Los movimientos milenaristas se rebelaron contra esta corrupción generalizada. La mayor parte de la población, sin embargo, aceptó el mito que reservaba a la Iglesia la llave de acceso a la salvación. Las sociedades feudales no podían librar a sus súbditos de la enfermedad, la necesidad material ni la muerte, pero sí podían prometerles que se salvarían de todos esos males en la otra vida. El capitalismo contemporáneo promete a sus peones una vida mejor en este mundo, aunque en un futuro mítico en el que nadie cree ya. En las sociedades feudales la droga que forzaba la aquiescencia de los siervos era un opiáceo espiritual.
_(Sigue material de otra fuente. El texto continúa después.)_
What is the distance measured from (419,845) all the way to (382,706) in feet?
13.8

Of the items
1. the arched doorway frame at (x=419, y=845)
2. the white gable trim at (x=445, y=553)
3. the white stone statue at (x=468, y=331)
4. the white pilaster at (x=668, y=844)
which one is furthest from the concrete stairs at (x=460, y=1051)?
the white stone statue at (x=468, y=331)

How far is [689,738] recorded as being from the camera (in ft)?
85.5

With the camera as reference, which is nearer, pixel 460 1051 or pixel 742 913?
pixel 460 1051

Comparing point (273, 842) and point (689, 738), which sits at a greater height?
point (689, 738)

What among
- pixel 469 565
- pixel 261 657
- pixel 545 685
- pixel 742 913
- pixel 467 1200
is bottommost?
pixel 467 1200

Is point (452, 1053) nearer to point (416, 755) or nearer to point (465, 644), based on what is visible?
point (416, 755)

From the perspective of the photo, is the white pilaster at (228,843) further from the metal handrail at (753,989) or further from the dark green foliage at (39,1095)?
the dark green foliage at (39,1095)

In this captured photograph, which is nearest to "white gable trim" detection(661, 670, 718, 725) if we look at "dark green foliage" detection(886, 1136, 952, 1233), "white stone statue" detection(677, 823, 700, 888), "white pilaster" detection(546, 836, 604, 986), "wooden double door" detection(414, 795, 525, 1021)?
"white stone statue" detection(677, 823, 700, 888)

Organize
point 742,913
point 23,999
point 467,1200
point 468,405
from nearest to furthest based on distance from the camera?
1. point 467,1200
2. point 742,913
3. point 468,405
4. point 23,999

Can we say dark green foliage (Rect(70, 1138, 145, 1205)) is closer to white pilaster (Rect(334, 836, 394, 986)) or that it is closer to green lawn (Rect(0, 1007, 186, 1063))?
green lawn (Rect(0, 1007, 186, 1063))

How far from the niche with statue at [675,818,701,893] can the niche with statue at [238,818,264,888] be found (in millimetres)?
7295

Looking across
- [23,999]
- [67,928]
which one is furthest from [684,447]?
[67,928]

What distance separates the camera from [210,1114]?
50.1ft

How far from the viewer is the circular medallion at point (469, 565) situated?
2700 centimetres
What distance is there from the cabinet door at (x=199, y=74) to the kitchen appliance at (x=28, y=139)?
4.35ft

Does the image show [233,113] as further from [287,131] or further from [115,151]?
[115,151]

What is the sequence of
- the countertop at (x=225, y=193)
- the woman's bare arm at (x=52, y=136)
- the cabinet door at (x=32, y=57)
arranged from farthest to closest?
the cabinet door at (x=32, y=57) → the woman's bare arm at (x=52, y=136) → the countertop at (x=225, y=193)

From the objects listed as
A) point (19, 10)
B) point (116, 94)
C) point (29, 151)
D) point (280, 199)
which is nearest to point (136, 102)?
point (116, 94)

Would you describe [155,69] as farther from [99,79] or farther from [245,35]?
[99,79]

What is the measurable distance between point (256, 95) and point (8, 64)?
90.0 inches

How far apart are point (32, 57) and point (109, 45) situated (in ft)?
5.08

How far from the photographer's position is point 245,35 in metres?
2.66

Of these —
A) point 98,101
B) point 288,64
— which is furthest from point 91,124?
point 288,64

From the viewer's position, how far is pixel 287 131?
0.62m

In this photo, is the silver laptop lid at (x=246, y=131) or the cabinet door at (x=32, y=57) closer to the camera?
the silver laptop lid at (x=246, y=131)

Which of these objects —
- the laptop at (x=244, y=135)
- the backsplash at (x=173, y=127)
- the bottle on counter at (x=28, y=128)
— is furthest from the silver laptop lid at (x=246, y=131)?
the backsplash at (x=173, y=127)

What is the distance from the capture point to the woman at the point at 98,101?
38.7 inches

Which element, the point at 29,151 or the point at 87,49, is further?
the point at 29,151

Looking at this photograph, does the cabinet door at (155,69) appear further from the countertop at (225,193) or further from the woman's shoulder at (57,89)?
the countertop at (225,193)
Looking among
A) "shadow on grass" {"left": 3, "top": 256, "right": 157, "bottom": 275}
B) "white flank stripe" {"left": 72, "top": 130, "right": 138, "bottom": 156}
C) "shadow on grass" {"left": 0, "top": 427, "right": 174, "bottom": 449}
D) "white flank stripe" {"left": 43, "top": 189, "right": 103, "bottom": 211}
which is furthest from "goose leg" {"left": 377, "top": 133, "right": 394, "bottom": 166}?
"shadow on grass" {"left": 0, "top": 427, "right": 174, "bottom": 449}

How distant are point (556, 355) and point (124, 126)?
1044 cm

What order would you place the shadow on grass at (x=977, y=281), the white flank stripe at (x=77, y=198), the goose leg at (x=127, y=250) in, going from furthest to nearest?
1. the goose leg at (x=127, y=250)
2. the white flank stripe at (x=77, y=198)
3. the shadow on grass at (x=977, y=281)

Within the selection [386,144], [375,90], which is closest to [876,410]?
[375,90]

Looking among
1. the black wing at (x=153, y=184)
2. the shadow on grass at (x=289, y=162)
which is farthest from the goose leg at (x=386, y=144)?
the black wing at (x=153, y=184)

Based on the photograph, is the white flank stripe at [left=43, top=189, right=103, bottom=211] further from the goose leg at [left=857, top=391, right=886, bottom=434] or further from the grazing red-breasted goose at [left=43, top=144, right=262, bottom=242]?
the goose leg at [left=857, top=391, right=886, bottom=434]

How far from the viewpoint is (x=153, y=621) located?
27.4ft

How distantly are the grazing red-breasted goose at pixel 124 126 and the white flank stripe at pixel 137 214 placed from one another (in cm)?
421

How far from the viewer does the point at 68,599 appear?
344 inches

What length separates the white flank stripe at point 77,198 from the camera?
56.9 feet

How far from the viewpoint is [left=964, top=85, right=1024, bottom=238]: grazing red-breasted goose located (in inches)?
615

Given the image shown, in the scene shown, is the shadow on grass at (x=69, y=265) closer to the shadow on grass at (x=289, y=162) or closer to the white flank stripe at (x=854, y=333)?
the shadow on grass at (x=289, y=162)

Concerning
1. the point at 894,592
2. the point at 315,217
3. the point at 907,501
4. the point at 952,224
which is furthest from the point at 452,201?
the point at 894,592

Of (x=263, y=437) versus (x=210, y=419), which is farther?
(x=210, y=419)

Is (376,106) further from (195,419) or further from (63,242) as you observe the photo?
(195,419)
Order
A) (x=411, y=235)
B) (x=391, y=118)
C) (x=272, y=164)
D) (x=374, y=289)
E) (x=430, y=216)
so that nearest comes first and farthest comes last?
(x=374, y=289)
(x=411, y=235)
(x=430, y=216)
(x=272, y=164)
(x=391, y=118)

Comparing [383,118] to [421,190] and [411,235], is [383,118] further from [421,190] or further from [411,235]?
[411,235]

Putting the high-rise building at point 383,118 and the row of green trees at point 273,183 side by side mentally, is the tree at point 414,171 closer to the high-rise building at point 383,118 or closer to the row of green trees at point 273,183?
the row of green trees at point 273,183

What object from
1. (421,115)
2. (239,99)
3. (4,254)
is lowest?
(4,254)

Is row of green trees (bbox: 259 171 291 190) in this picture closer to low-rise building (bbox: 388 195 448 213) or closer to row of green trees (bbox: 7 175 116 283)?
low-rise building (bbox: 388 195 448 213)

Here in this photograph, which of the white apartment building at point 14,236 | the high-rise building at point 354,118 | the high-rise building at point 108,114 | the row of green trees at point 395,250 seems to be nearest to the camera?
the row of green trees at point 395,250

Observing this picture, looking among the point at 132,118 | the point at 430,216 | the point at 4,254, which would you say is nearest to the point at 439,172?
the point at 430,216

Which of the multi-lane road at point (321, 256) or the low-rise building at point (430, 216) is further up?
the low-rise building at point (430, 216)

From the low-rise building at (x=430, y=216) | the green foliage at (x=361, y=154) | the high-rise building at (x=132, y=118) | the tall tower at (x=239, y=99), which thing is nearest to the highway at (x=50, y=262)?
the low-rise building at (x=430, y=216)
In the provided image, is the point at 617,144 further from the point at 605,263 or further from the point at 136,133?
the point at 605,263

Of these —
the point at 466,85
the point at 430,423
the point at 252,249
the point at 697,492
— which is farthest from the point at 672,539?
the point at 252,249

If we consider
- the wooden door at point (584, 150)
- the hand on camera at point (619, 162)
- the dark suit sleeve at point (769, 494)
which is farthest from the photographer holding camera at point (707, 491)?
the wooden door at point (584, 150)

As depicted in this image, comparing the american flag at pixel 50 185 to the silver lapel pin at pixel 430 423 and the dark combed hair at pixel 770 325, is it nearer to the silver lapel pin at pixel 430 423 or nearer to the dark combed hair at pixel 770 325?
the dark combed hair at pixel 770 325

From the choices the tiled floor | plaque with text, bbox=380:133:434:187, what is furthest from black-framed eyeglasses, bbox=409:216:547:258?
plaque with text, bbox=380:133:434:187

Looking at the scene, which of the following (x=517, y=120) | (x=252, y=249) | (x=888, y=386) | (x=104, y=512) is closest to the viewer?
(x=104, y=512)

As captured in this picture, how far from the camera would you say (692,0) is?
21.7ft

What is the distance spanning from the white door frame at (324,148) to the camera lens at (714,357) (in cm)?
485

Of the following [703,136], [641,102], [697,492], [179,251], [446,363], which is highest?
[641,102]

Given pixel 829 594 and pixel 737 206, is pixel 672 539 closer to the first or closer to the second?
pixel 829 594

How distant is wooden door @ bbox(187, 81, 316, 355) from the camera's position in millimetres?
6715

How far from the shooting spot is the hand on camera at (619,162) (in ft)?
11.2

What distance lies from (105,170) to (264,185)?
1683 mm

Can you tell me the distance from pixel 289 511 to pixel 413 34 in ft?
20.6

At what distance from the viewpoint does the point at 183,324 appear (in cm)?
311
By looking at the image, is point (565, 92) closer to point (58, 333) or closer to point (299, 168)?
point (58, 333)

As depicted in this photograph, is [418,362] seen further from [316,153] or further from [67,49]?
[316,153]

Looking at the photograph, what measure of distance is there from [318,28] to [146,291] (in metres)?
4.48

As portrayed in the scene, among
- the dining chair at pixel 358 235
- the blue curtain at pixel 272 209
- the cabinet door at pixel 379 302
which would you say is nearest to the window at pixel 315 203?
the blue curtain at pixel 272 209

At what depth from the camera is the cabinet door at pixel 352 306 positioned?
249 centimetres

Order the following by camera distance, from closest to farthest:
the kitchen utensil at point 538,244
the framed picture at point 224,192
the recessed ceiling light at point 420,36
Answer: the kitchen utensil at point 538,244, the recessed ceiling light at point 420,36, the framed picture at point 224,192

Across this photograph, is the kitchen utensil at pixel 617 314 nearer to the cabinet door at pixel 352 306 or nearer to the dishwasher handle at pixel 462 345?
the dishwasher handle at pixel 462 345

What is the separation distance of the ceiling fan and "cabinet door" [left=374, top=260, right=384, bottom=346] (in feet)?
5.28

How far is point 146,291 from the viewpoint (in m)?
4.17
Hoy, en la más avanzada de las sociedades liberales, la clase marginada muere por efectos del fentanilo. 

Desde el año 2000 más de un millón de estadounidenses han fallecido por sobredosis de drogas, opiáceos en su mayoría. Esta epidemia comenzó, al parecer, cuando muchos médicos, incentivados económicamente por las farmacéuticas, se dedicaron a recetar analgésicos en exceso, pero pone de relieve una disfunción de carácter más sistémico. Las «muertes por desesperación» forman parte integral de un sistema económico en el que la mano de obra humana es tratada como un coste desechable del negocio: «La causa fundamental de esta epidemia [de muertes por desesperación] [...] no fueron las fluctuaciones económicas, sino más bien la pérdida a largo plazo de todo un modo de vida para muchos estadounidenses blancos de clase trabajadora».

Esta pérdida de un modo de vida fue una de las causas del auge del populismo a partir de 2016. El término no tiene un significado claro, pero los liberales progresistas lo utilizan para referirse a la reacción política adversa a la discrupción social generada por sus propias políticas. En 1918, cuando aún estaba en Moscú, aunque a punto de exiliarse, Nikolái Berdiáyev comentó, a propósito de la distancia entre la intelligentsia rusa y el resto de la sociedad justo antes de la Revolución, que «la fractura entre la clase intelectual y el "pueblo" se ensanchó, lo que hizo imposible que se formara una conciencia nacional y propició que lo único que se mantuviera en pie fuese la idea de populismo». El teólogo ortodoxo entendió mejor que ningún politólogo que los movimientos de masas son a menudo reacciones contra la arrogancia de las élites radicales.

En el capitalismo contemporáneo, la clase marginada y sectores cada vez más amplios de la antigua clase media no solo se sienten abocados al abismo de la indigencia, sino que se ven privados de toda esperanza. El capitalismo venía autolegitimándose a través del mito de un crecimiento económico sin fin. Ahora, en tiempos de pandemias y de aceleración del cambio climático, ese mito ya no resulta sostenible. Y desaparece. Y los perdedores de la sociedad se quedan entonces sin nada.